Big Creek Trail ends and Camel Gap Trail begins just as a sign along the trail, not a true intersection. My walk on Camel Gap Trail was an absolute delight, following Big Creek on a gentle railroad grade most of the way. Doesn't this photo look like a crocodile head in the water? I was transfixed by the big water roaring over rocks, enjoying the solitude of this trail. The birds were more vocal than I’ve heard all winter and tiny lavender butterflies followed me. I was channeling Snow White walking through the forest (but the birds were definitely not imitating me when I sang.) I passed a couple of great camping spots (illegal, of course) and hopped across a few side creeks, saw lots of slimy stuff with eggs in it. At one spot a little creek tumbled in a small waterfall onto the trail, with these little plants sprouting. You flower experts out there – is it Brook lettuce?
At a switchback Camel Gap Trail begins its final climb to the AT, featuring big full views of the ridge of Balsam Gap Trail. I had that goosebump feeling again of looking at a ridge that I had recently walked on, in this case just two weeks before and covered in snow – seems so long ago. Time has a different feeling when you’re out in the woods. I paused for a snack at the junction where Carolyn and I had stopped on the last day of our snowy backpack trip. Here I noticed that along with the warm temperatures, wildflowers, butterflies and birds, the flying insects were also waking up and making their presence felt. Yellow jackets can’t be far behind, so pack the Benadryl and the epi pens again.

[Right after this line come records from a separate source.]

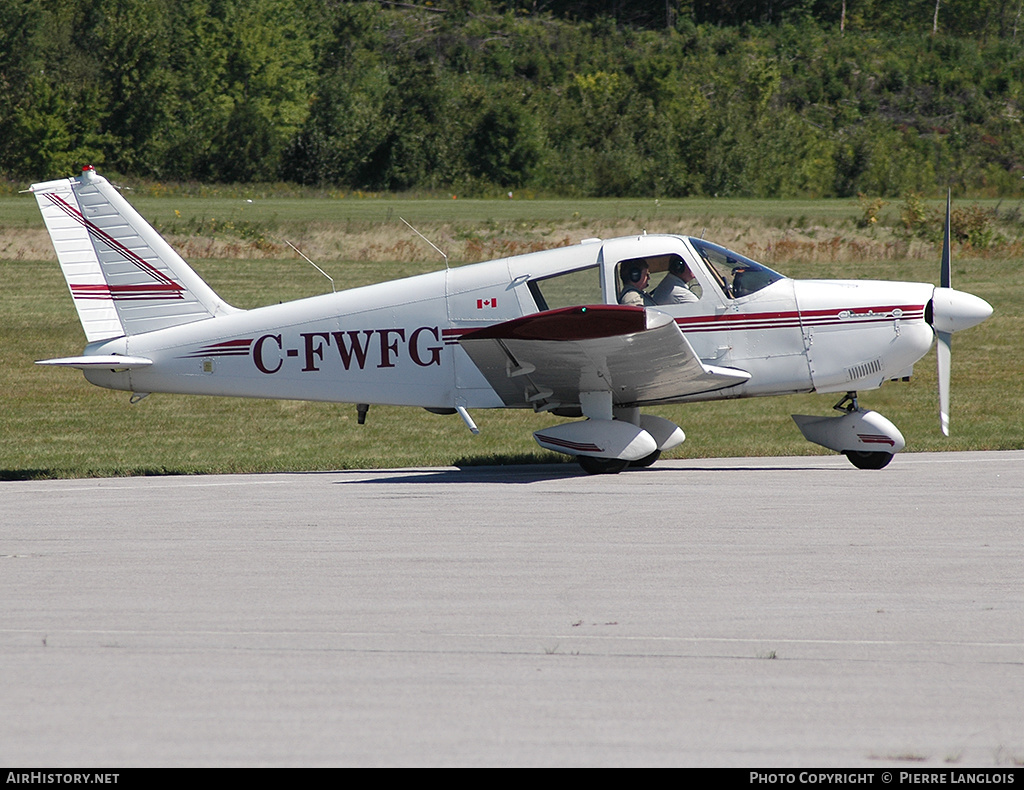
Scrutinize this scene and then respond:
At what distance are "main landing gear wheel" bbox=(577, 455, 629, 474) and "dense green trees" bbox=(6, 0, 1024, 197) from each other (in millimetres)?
53010

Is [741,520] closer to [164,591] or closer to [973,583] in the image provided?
[973,583]

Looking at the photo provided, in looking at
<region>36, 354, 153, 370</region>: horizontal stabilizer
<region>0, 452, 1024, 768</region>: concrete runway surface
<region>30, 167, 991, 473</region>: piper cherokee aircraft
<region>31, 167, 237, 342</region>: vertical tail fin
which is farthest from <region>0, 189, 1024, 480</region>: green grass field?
<region>0, 452, 1024, 768</region>: concrete runway surface

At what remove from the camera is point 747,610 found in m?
6.11

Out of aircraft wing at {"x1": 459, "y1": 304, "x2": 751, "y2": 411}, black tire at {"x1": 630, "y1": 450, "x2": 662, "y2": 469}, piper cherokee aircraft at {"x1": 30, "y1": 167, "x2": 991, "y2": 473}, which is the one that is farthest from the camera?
black tire at {"x1": 630, "y1": 450, "x2": 662, "y2": 469}

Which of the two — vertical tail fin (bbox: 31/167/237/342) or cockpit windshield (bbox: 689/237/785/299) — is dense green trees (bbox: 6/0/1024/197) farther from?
cockpit windshield (bbox: 689/237/785/299)

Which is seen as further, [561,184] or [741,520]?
[561,184]

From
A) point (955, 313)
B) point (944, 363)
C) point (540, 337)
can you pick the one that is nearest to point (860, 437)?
point (944, 363)

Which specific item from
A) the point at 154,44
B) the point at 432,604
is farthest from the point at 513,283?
the point at 154,44

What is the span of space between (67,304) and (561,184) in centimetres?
4120

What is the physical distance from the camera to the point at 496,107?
212 feet

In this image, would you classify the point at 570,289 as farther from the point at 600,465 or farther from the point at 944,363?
A: the point at 944,363

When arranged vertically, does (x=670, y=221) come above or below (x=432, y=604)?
below

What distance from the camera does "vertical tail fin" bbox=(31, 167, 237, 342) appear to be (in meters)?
11.3

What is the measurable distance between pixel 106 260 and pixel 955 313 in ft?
26.0
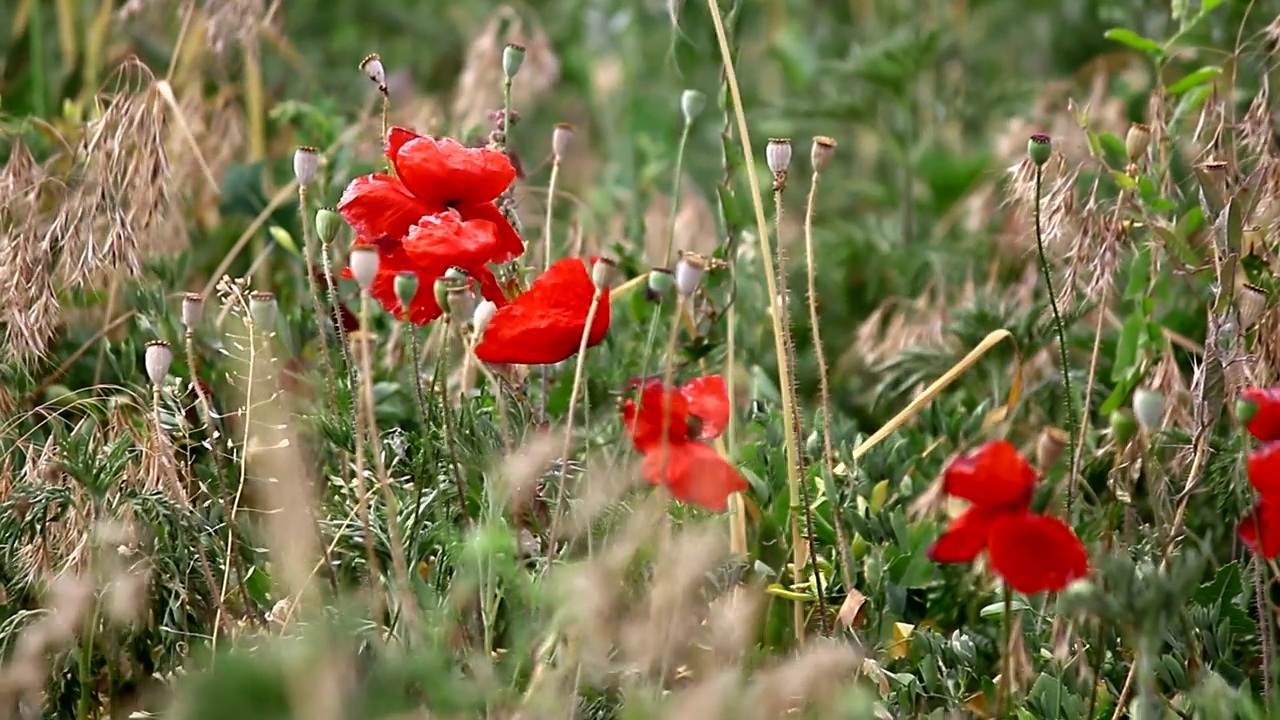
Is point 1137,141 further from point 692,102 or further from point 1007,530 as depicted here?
point 1007,530

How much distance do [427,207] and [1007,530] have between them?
0.43 metres

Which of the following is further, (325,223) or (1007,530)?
(325,223)

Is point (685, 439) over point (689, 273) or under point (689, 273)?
under

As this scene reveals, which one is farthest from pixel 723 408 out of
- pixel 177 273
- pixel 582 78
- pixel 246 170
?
pixel 582 78

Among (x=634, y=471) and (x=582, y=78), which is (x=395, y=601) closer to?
(x=634, y=471)

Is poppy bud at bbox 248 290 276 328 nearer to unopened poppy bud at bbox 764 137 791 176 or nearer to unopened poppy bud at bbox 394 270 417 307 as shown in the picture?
unopened poppy bud at bbox 394 270 417 307

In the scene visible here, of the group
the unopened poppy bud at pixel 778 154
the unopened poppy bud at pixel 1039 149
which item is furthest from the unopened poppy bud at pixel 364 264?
the unopened poppy bud at pixel 1039 149

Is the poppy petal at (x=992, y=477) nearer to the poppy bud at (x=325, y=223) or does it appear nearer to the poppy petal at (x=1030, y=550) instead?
the poppy petal at (x=1030, y=550)

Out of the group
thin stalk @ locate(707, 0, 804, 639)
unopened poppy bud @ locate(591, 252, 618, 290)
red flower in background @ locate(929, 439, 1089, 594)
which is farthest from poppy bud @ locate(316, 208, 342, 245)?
red flower in background @ locate(929, 439, 1089, 594)

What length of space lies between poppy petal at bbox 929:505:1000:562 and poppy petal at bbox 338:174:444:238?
1.28 ft

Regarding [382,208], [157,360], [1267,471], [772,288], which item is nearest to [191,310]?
[157,360]

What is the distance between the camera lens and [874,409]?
139cm

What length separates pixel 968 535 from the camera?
0.75 meters

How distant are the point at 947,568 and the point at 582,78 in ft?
4.85
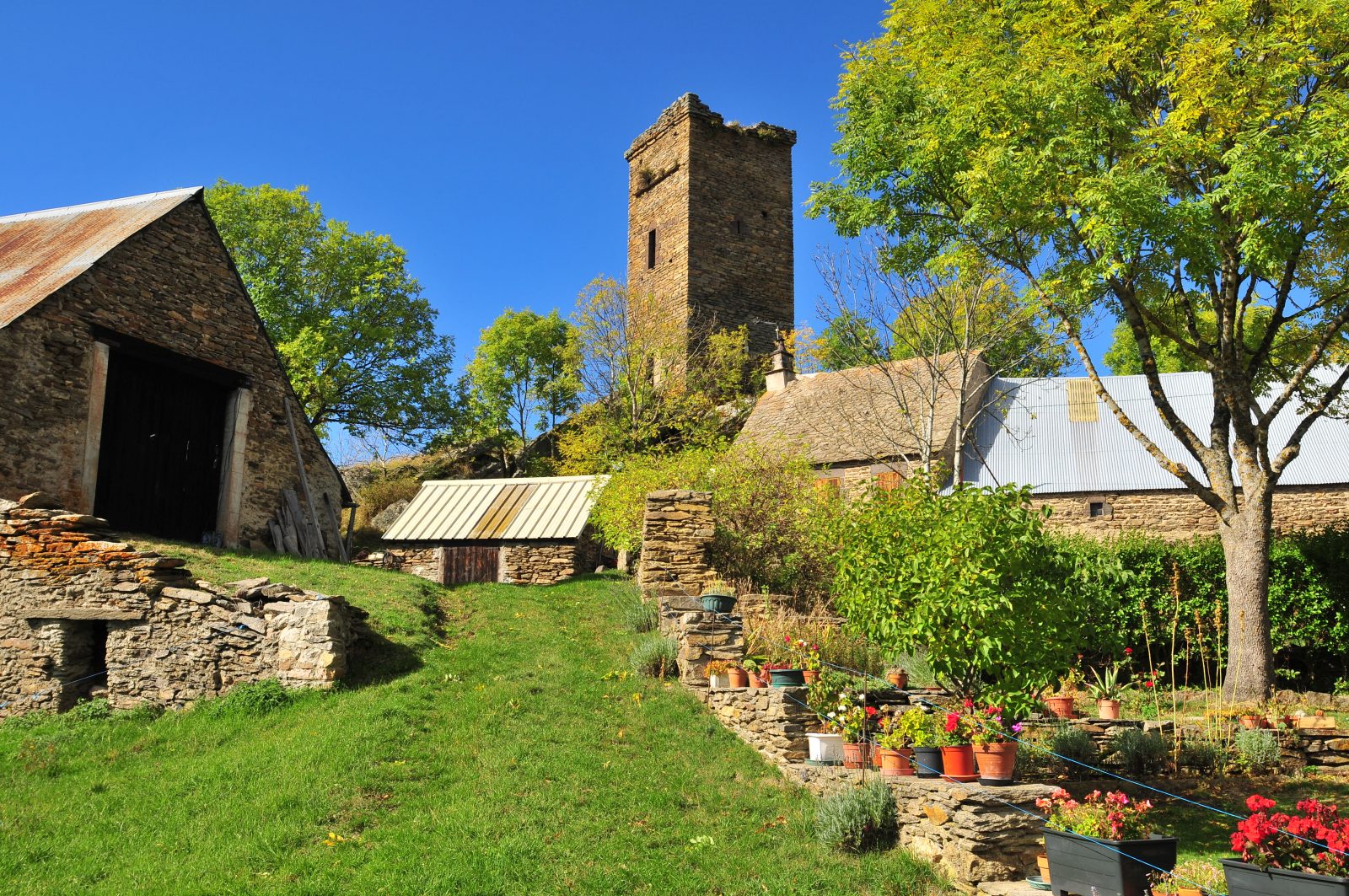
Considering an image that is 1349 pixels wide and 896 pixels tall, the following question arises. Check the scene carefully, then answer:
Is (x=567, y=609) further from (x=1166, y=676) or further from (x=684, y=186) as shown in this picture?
(x=684, y=186)

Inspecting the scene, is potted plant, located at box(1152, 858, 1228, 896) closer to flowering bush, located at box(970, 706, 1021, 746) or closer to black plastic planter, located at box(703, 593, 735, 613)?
flowering bush, located at box(970, 706, 1021, 746)

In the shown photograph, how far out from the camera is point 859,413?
24.1 metres

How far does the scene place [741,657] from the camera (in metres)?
10.7

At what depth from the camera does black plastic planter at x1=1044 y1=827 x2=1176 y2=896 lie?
16.6 ft

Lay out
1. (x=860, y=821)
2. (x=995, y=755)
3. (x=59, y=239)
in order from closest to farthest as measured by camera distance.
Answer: (x=995, y=755) → (x=860, y=821) → (x=59, y=239)

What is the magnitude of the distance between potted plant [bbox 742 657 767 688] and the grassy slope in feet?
2.03

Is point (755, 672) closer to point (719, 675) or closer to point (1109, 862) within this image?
point (719, 675)

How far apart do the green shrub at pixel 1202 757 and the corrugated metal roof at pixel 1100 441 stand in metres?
10.6

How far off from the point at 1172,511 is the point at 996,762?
15.3 metres

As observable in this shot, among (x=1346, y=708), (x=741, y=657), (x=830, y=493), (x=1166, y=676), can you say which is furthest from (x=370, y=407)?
(x=1346, y=708)

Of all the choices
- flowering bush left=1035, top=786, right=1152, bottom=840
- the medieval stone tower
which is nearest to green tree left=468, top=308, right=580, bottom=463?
the medieval stone tower

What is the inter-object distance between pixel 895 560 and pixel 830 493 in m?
7.12

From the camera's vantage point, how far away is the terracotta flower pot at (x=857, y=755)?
25.6ft

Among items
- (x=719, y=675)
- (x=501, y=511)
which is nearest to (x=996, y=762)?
(x=719, y=675)
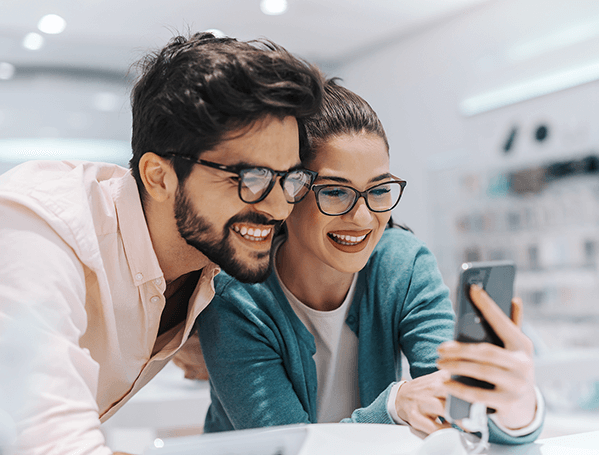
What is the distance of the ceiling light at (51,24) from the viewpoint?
12.2 feet

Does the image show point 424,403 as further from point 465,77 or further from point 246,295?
point 465,77

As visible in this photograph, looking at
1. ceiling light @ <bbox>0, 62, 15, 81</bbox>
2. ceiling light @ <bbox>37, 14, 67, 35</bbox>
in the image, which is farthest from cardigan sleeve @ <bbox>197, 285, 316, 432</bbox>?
ceiling light @ <bbox>0, 62, 15, 81</bbox>

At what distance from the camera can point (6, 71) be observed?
4.35m

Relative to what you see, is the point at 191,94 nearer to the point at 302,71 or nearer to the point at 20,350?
the point at 302,71

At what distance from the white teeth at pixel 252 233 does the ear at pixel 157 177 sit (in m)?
0.13

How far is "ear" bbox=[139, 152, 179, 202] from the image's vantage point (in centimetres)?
92

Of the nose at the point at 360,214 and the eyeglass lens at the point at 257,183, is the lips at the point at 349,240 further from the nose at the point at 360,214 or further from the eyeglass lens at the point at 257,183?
the eyeglass lens at the point at 257,183

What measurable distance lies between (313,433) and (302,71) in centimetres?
58

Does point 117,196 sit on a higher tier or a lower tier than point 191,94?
lower

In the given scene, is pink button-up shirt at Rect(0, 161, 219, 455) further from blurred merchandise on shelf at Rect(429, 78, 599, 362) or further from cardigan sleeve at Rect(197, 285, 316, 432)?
blurred merchandise on shelf at Rect(429, 78, 599, 362)

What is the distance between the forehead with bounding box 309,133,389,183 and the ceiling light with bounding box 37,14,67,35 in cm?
341

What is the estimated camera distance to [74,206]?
0.79 meters

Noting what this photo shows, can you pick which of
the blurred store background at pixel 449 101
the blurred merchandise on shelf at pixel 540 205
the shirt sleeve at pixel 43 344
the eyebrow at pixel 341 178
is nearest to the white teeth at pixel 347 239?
the eyebrow at pixel 341 178

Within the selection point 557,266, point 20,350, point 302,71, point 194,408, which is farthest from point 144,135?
point 557,266
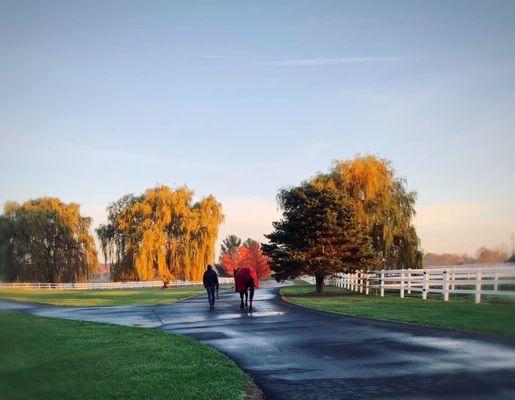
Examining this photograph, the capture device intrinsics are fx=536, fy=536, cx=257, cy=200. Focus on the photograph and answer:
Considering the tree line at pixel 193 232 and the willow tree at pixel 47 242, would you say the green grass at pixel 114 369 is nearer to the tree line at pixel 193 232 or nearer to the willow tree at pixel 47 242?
the tree line at pixel 193 232

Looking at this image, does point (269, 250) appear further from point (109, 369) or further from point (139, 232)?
point (139, 232)

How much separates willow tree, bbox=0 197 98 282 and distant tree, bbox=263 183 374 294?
2867 centimetres

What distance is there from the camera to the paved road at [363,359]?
6.41 m

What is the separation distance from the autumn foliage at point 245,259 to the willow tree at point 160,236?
192 ft

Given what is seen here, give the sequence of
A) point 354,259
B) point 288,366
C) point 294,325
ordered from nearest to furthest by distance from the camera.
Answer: point 288,366 < point 294,325 < point 354,259

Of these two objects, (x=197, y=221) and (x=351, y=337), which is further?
(x=197, y=221)

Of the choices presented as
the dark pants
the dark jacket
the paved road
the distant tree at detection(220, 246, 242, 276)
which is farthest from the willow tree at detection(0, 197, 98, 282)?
the distant tree at detection(220, 246, 242, 276)

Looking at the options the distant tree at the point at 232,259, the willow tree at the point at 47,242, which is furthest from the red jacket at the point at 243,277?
the distant tree at the point at 232,259

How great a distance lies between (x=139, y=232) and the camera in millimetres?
53000

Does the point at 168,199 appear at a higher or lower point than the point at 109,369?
higher

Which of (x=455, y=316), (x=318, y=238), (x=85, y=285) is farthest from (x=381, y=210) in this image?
(x=85, y=285)

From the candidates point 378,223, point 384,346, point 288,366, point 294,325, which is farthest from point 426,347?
point 378,223

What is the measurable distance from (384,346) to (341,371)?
8.21ft

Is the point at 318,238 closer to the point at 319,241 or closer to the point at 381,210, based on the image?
the point at 319,241
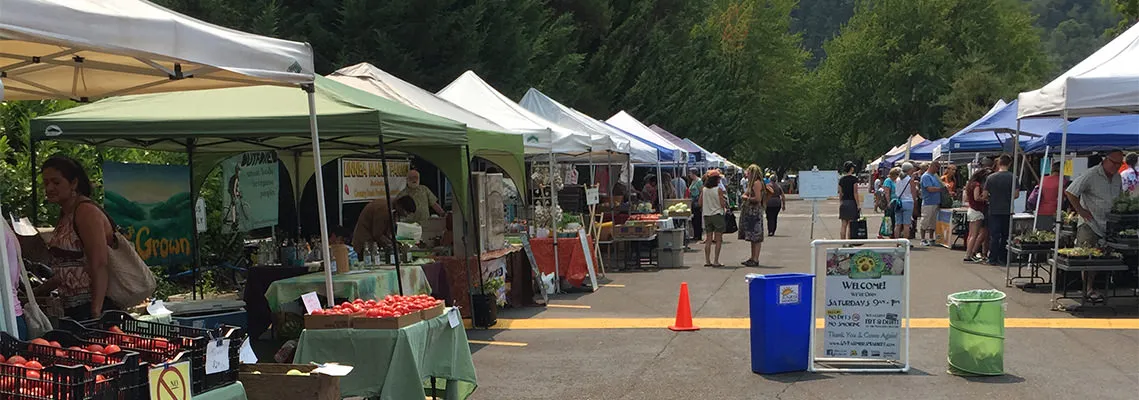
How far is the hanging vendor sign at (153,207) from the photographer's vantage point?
981 cm

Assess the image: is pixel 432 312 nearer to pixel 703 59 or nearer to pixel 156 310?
pixel 156 310

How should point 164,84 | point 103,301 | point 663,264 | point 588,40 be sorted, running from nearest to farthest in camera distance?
point 103,301 → point 164,84 → point 663,264 → point 588,40

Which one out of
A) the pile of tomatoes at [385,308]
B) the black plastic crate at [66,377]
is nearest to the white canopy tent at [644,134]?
the pile of tomatoes at [385,308]

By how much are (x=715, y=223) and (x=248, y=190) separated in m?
8.11

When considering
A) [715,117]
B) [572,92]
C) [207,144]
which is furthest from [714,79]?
[207,144]

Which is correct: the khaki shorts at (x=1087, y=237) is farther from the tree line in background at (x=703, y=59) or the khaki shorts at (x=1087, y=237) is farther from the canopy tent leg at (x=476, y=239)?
the tree line in background at (x=703, y=59)

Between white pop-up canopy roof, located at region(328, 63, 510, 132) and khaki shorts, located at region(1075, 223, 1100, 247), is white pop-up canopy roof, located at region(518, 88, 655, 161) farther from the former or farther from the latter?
khaki shorts, located at region(1075, 223, 1100, 247)

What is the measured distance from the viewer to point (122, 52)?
421cm

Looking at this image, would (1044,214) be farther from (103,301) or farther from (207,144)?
(103,301)

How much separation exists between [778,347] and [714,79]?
132ft

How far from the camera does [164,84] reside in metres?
6.24

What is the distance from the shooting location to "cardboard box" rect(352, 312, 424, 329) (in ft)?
19.6

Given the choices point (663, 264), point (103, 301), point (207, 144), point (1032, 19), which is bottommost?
point (663, 264)

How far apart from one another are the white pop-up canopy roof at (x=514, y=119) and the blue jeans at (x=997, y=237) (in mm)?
7003
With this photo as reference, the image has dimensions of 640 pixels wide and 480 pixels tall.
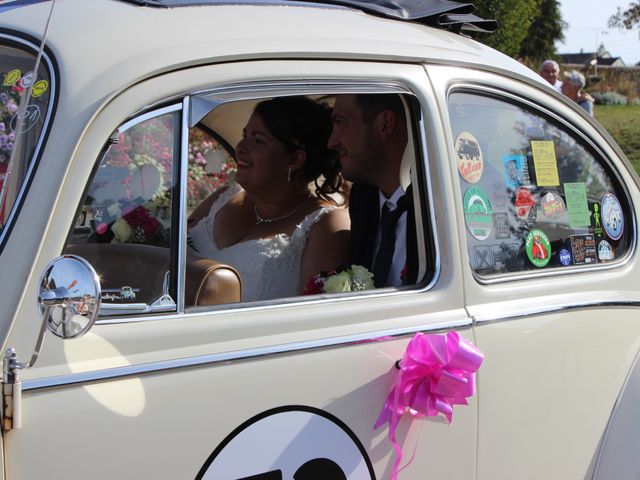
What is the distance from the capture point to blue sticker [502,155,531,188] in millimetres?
2640

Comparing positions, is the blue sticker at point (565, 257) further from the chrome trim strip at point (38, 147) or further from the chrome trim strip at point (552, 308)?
the chrome trim strip at point (38, 147)

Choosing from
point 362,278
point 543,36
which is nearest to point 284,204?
point 362,278

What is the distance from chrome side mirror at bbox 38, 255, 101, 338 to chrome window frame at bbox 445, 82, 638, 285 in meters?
1.16

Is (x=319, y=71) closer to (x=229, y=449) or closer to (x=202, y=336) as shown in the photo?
(x=202, y=336)

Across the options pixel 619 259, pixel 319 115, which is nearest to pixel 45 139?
pixel 319 115

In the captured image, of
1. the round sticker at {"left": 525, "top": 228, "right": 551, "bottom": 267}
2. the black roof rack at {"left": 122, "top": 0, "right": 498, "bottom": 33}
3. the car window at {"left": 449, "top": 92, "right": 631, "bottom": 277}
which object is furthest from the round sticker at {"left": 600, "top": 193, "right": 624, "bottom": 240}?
the black roof rack at {"left": 122, "top": 0, "right": 498, "bottom": 33}

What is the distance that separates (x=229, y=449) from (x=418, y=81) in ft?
3.72

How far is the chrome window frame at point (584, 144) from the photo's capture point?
247 cm

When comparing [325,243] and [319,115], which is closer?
[325,243]

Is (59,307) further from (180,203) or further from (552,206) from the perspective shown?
(552,206)

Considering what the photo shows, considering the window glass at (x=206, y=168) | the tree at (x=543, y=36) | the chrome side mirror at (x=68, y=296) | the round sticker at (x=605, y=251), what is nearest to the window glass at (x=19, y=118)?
the chrome side mirror at (x=68, y=296)

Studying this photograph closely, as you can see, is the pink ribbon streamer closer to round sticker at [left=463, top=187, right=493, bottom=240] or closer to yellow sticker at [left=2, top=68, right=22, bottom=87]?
round sticker at [left=463, top=187, right=493, bottom=240]

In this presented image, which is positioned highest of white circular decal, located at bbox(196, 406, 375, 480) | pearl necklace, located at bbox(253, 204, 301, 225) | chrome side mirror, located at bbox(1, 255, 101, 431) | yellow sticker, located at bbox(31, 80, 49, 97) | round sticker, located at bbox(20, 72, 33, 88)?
round sticker, located at bbox(20, 72, 33, 88)

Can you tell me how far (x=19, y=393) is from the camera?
5.17 ft
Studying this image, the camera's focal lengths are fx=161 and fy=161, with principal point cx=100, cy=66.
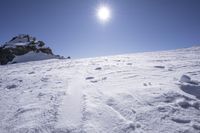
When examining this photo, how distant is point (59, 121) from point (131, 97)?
1.83 m

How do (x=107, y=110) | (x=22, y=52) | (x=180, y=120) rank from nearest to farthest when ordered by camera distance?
(x=180, y=120), (x=107, y=110), (x=22, y=52)

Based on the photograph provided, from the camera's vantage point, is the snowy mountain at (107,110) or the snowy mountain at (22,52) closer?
the snowy mountain at (107,110)

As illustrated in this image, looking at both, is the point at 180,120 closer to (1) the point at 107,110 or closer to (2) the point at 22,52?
(1) the point at 107,110

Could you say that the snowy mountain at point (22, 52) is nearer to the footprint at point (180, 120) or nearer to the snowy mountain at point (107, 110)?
the snowy mountain at point (107, 110)

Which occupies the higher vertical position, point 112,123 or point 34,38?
point 34,38

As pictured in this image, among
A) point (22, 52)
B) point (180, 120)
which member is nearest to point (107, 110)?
point (180, 120)

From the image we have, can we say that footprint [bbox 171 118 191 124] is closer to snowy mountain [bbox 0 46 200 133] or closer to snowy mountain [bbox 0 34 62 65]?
snowy mountain [bbox 0 46 200 133]

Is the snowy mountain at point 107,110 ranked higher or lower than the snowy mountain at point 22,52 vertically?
lower

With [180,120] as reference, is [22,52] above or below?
above

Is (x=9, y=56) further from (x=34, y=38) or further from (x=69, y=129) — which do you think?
(x=69, y=129)

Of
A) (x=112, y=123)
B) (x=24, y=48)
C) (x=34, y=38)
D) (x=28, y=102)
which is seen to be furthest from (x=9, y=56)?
(x=112, y=123)

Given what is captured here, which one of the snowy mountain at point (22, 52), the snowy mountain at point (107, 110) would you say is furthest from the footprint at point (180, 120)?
the snowy mountain at point (22, 52)

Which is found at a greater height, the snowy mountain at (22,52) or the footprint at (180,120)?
the snowy mountain at (22,52)

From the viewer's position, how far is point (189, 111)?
3172 mm
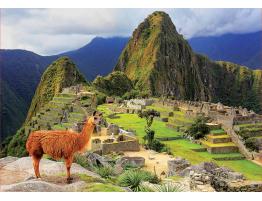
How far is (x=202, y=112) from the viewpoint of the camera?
43375mm

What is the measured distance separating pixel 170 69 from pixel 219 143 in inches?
3519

Back at the AT heading towards Low Gap II, I again walked this small section with awesome views and a great feel. It has narrow sections where the mountain drops off on either side of the trail and you can see Tennessee and North Carolina all around.
On a whim I checked in at Cosby Shelter, the only Smokies shelter that I had not actually laid eyes on, since Carolyn and I passed it by on our trek. The AT section hiker that I had met in the morning was there enjoying the peace and quiet, had the place to himself. We chatted for a few minutes and I learned he was from Spencer, NC, just up the road a bit from Charlotte. As I walked back on the AT I realized that we had never exchanged names.
At the junction with Low Gap II once again, I met three college break backpackers taking photos of each other and offered to do a group photo for them. They said they were heading to Cosby Shelter – so much for the section hiker’s tranquility! At least he had a few hours, and he seemed like the kind of guy who would enjoy company.
In spite of my care during the day, going slow, taking it easy on my feet and my lungs, the descent on Low Gap was painful as ever. When all is said and done, steep is still steep and 16 miles is still 16 miles. The wildflowers cheered me along, especially the yellow violets. I took the connector trail to the campground and walked through the campground to my car rather than going on the trail – probably the same distance but easier walking.
From Cosby I had a long drive to Bryson City where I was meeting Lenny for tomorrow’s hike in the Deep Creek area. In my hotel room I rummaged through my food bag for some supper and went to sleep early because tomorrow will be another long distance hike. What an awesome experience this has been!